One cannot prevent any type of immune disease or cancer from forming in any type of subject or even in a human subject. While there is no guaranteed way to prevent autoimmune diseases, as they often result from complex interactions between genetics and environment, you can reduce your risk by managing chronic stress, eating a nutrient-dense anti-inflammatory diet, avoiding smoking, getting regular exercise, and reducing exposure to toxins. See https://my.clevelandclinic.org/health/diseases/21624-autoimmune-diseases, 2024. Systemic lupus erythematosus (SLE) cannot be currently prevented as its causes are not fully understood, but its flares and complications can be managed through lifestyle changes—such as avoiding sun exposure (using SPF >55), quitting smoking, managing stress, and maintaining a healthy diet. See Dai et al., (Sig Transduct Target Ther 10, 102 (2025).

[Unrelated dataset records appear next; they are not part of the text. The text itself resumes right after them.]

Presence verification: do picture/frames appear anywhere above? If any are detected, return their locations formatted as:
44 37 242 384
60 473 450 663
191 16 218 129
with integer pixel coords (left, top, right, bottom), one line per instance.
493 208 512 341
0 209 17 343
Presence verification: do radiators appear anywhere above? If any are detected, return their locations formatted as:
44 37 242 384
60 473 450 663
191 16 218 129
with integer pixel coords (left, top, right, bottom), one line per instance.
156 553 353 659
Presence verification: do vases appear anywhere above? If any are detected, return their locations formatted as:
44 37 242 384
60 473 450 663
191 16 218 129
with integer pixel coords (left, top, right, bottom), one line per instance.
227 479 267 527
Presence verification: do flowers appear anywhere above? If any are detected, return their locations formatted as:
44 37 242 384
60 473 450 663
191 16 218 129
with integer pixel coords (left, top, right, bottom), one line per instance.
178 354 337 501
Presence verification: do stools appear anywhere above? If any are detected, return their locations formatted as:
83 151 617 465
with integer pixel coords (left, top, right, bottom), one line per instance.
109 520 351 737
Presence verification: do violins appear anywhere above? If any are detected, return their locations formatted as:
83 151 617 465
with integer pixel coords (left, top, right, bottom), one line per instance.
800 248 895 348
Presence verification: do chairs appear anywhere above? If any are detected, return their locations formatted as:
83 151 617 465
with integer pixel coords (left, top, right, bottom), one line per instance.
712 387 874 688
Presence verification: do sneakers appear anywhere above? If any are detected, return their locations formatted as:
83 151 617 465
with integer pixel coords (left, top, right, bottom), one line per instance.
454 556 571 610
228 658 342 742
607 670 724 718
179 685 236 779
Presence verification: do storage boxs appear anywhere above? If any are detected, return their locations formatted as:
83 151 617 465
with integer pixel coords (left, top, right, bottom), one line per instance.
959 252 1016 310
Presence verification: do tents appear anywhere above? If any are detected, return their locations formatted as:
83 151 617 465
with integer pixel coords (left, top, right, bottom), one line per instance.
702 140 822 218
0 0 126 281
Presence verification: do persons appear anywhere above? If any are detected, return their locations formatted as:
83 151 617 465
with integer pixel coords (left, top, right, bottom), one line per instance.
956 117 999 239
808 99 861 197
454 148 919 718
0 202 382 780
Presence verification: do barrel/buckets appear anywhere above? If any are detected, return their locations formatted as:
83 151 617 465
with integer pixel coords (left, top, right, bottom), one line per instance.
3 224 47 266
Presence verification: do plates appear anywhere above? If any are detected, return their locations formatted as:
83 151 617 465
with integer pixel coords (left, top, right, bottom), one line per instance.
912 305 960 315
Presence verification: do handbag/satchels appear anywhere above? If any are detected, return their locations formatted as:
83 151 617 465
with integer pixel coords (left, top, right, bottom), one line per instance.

With regard to cancer prevention, There is currently no FDA-approved vaccine to prevent (prophylactic) prostate cancer. The only FDA-approved vaccine, Sipuleucel-T (Provenge), is a therapeutic vaccine used to treat advanced, metastatic, hormone-resistant prostate cancer, not to prevent it. Lin et al., (Critical Reviews in Oncology/Hematology. Volume 208, April 2025, 104643). Sporn (Chemoprevention of Cancer, 2000, Carcinogenesis, Volume 21, Number 3, Pages 525-530) teaches the magnitude of mortality of cancers and that mortalities are in fact still rising and that new approaches to a variety of different cancer are critically needed. Sporn also teaches that “given the genotype and phenotype heterogeneity of advanced malignant lesions as they occur in individual patients, one wonders just exactly what are the specific molecular and cellular targets for the putative
cure.”
Furthermore, the art indicates the difficulties in going from in vitro to in vivo for drug development for treatment of cancers. Auerbach (Angiogenesis assays: Problems and pitfalls, 2000, Cancer and Metastasis Reviews, Volume 19, Pages 167-172) indicates that one of the major problems in angiogenesis research has been the difficulty of finding suitable methods for assessing the angiogenic response. Finally, at best, the state of the art shows that peptide vaccines could limit pancreatic cancer progression induce an immune response against cancer-causing cells in the lymph nodes. There is no teaching of prevention or treatment of any related conditions. At best, lymph node-targeting amphiphile vaccination induced persistent T cell responses targeting oncogenic driver KRAS mutations, alongside personalized, tumor antigen-specific T cells, which may correlate to clinical outcomes in pancreatic and colorectal cancer. Wainberg et al., (Lymph node-targeted, mKRAS-specific amphiphile vaccine in pancreatic and colorectal cancer: phase 1 AMPLIFY-201 trial final results. Nat Med 31, 3648–3653 (2025).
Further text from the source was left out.